Potential Applications: This technology can be applied in autonomous vehicles, robotics, gaming AI, and other fields requiring intelligent agent control.

Problems Solved:

  • Enhances the decision-making capabilities of agents by effectively processing past observations and current environmental states.
  • Improves the efficiency and accuracy of action selection in dynamic environments.

Benefits:

  • Enables agents to make informed decisions based on a comprehensive understanding of past and present data.
  • Enhances the adaptability and performance of autonomous systems in complex scenarios.

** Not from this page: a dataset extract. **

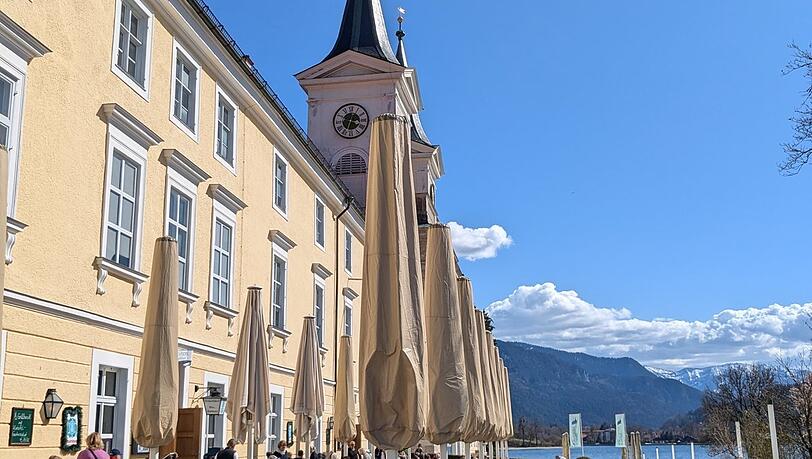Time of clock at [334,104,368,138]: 3:34
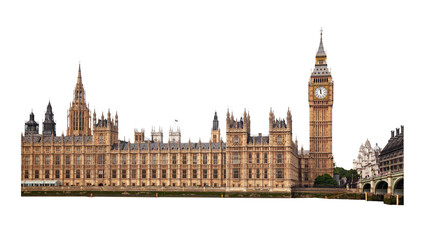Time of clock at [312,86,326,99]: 11:58
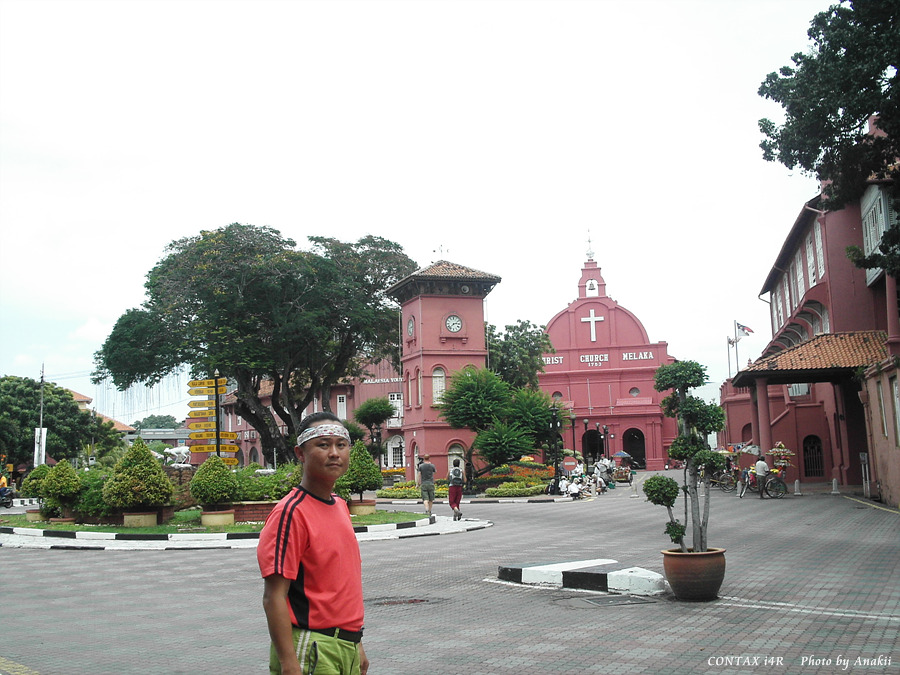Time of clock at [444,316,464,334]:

Commercial Applications: The technology can be utilized in industries such as autonomous transportation, industrial automation, and virtual assistants to optimize decision-making processes and enhance overall system performance.

Prior Art: Researchers can explore existing literature on neural network-based agent control systems and attention mechanisms in machine learning to further understand the background of this innovation.

Frequently Updated Research: Stay updated on advancements in neural network architectures, attention mechanisms, and reinforcement learning techniques to enhance the capabilities of agent control systems.

Questions about Agent Control Systems: 1. How does this technology improve the decision-making process of autonomous agents? 2. What are the potential limitations of using neural networks for agent control in dynamic environments?


Original Abstract Submitted

methods, systems, and apparatus, including computer programs encoded on computer storage media, for controlling an agent. one of the methods includes receiving a current observation characterizing a current state of the environment as of the time step; generating an embedding of the current observation; processing scene memory data comprising embeddings of prior observations received at prior time steps using an encoder neural network, wherein the encoder neural network is configured to apply an encoder self-attention mechanism to the scene memory data to generate an encoded representation of the scene memory data; processing the encoded representation of the scene memory data and the embedding of the current observation using a decoder neural network to generate an action selection output; and causing the agent to perform the selected action.